Transcribe the passage of the article on the song "Animals" from "The song peaked" to "Me3mo (Sameem Nadeem).".

- Selection
——————————
"Animals" is a song by American pop rock band Maroon 5. It was released on August 25, 2014, as the second single from the band's fifth studio album V (2014). The song was written by Adam Levine, Benny Blanco and its producer Shellback.

The song peaked at number three on the US Billboard Hot 100 giving Maroon 5 their tenth top 10 single in the U.S.

Promotion
To promote the song, Kia Motors debuted an advertisement of 2015 Kia Soul EV model on August 21, 2014. For a limited time after the commercial premiered, "Animals" was available for free download on the Kia website only. Later, Maroon 5 released the song's lyric video on August 22, 2014, from their YouTube channel. The commercial also appeared at the 2014 MTV Video Music Awards on August 24, and the song was released the next day.

Remixes
The remix versions of "Animals" featuring with American rappers, J. Cole released on September 30, 2014, and Big Boi premiered execlusively on Pigeons & Planes website on December 18, both written and produced by Freaky Ta, DCBC and Aftermath artist Me3mo (Sameem Nadeem).

Critical reception
Rolling Stone ranked "Animals" at number 32 on its year-end list of the 50 best songs of 2014.

Music video
The music video was released on September 29, 2014 on Vevo. Directed by Samuel Bayer, the video features Adam Levine and his wife, Behati Prinsloo who portrays the woman. The other musicians of Maroon 5 (including their touring member Sam Farrar, the first time he appeared in a music video with the band) also make an appearance - they are seen playing at a nightclub in some scenes of the video. The story of the video is inspired by the film American Psycho (2000).

Synopsis

The video starts with a woman entering a slaughterhouse, where Levine's character works. After she leaves, an infatuated Levine begins to stalk the woman by following her in the streets and standing outside her apartment in the pouring rain to watch her. He also watches the woman in her sleep and takes numerous photos of Prinsloo, which he later trims and places on wires around a dark room. Intercut with this are scenes of a shirtless Levine dripping in fake blood, singing the song inside a meat locker and using animal carcasses for punching bags (an apparent reference to Rocky). One evening, Levine follows the woman into a nightclub, where he tries to talk to her. Though Prinsloo is amused by Levine and his interest in her, she spends the evening talking to her girlfriends instead. Eventually, Levine is left with no luck, so he goes back to fantasizing about the girl. After an erotic dream, Levine wakes up in a shock and returns to stalking Prinsloo by standing outside her apartment in the rain watching in a dazed state, leading to the similar opening. The final scenes feature Levine and Prinsloo as obsessed lovers having sex while covered in blood (an apparent reference to Carrie).
——————————
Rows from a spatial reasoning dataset
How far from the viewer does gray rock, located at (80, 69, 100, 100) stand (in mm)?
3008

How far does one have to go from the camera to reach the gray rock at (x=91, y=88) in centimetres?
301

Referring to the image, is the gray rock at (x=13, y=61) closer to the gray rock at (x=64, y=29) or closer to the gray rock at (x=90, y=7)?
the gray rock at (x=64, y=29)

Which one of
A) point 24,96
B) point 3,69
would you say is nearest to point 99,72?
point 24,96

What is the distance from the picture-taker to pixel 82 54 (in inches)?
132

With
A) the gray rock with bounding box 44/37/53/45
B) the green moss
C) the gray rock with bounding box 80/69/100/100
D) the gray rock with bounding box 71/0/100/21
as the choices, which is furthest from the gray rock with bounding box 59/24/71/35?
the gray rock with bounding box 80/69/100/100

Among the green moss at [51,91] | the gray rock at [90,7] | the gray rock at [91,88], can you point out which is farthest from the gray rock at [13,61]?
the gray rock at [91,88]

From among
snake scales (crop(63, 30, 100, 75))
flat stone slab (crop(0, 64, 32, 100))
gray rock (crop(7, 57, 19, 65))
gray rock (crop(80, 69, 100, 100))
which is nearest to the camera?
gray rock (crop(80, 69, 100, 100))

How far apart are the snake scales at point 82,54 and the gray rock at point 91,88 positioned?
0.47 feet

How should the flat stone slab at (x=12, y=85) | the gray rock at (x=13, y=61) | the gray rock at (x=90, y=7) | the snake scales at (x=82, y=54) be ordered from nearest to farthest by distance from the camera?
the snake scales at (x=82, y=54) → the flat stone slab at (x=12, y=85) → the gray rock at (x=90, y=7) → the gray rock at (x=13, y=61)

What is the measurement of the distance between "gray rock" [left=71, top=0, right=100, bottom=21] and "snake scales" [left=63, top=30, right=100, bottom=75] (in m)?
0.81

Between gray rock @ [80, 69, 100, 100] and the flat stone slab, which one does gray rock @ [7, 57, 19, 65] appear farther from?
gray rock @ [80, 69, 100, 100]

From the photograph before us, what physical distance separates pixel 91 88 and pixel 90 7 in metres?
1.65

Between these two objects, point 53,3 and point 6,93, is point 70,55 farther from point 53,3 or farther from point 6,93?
——————————
- Complete response
The song peaked at number three on the US Billboard Hot 100 giving Maroon 5 their tenth top 10 single in the U.S.

Promotion
To promote the song, Kia Motors debuted an advertisement of 2015 Kia Soul EV model on August 21, 2014. For a limited time after the commercial premiered, "Animals" was available for free download on the Kia website only. Later, Maroon 5 released the song's lyric video on August 22, 2014, from their YouTube channel. The commercial also appeared at the 2014 MTV Video Music Awards on August 24, and the song was released the next day.

Remixes
The remix versions of "Animals" featuring with American rappers, J. Cole released on September 30, 2014, and Big Boi premiered execlusively on Pigeons & Planes website on December 18, both written and produced by Freaky Ta, DCBC and Aftermath artist Me3mo (Sameem Nadeem).